In Enviro Tech Chemical Services, Inc. v. Safe Foods Corp., No. 2024-2160 (Fed. Cir. May 4, 2026), the Federal Circuit affirmed a district court judgment invalidating most claims of U.S. Patent No. 10,912,321 as indefinite under 35 U.S.C. § 112(b). The patent claims methods of treating poultry carcasses with peracetic acid to increase carcass weight (eww), and the asserted claims required adjusting the antimicrobial solution to a "pH of about 7.6 to about 10 by adding an alkaline source." Judge Lourie, writing for the panel, held that "about" failed to inform a person of ordinary skill in the art, with reasonable certainty, of the permissible deviation from the recited pH endpoints. Because that disposition invalidated all asserted claims, the panel did not reach the district court's alternative ground that "an antimicrobial amount" was also indefinite.

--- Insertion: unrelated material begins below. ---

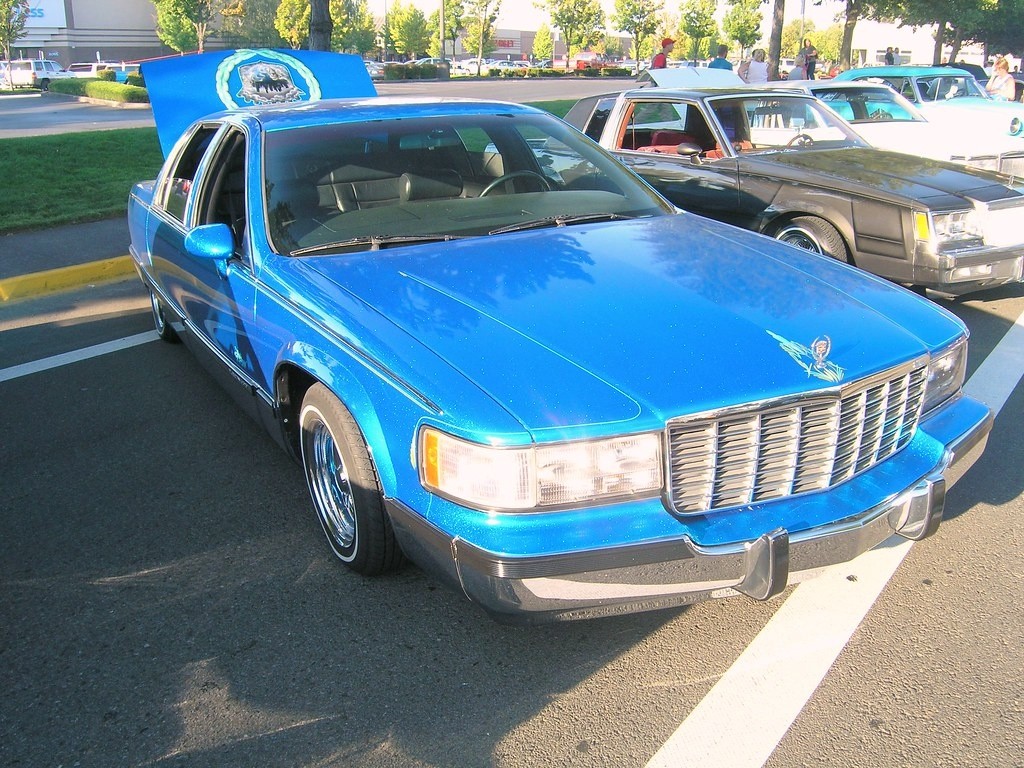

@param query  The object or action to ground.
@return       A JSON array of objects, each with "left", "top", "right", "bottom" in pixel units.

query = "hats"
[{"left": 662, "top": 38, "right": 677, "bottom": 47}]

An interesting quirk: The patentee's problem might be that the specification said too much rather than too little. The specification included several experiments that treated a 0.3 pH deviation as the working tolerance. But, it also discussed a commercial-scale trial that permitted 0.35 to 0.5 deviations.  Either of these could be the "about" pH level, but the internal contradiction ended up doing more damage than silence.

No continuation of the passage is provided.